> **PROVIDED MATERIAL**:
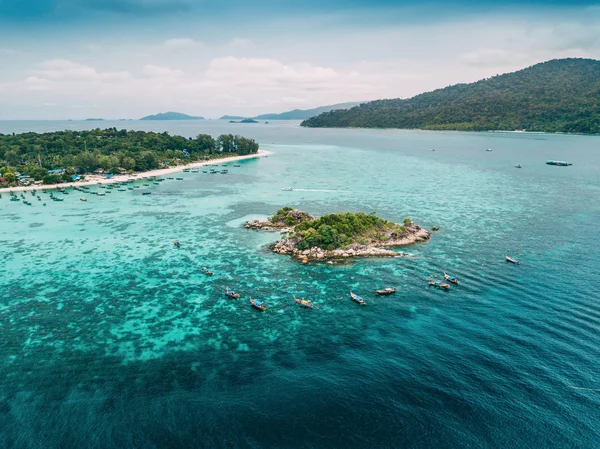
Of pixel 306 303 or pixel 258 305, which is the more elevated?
pixel 258 305

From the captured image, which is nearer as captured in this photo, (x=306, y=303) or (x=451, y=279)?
(x=306, y=303)

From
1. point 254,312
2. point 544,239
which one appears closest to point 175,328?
point 254,312

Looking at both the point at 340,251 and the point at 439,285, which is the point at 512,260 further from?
the point at 340,251

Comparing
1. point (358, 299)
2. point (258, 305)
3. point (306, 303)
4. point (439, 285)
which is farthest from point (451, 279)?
point (258, 305)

> **PROBLEM**: Turn the part of the entries that opens with the line containing "Looking at both" and closes with the last line of the entries into a numbered list, one line per item, leaving out blank lines.

> **OUTPUT BELOW**:
1. Looking at both the point at 340,251 and the point at 439,285, which is the point at 512,260 further from?
2. the point at 340,251
3. Comparing
4. 1. point (358, 299)
5. 2. point (258, 305)
6. 3. point (306, 303)
7. 4. point (439, 285)
8. which is farthest from point (451, 279)?
9. point (258, 305)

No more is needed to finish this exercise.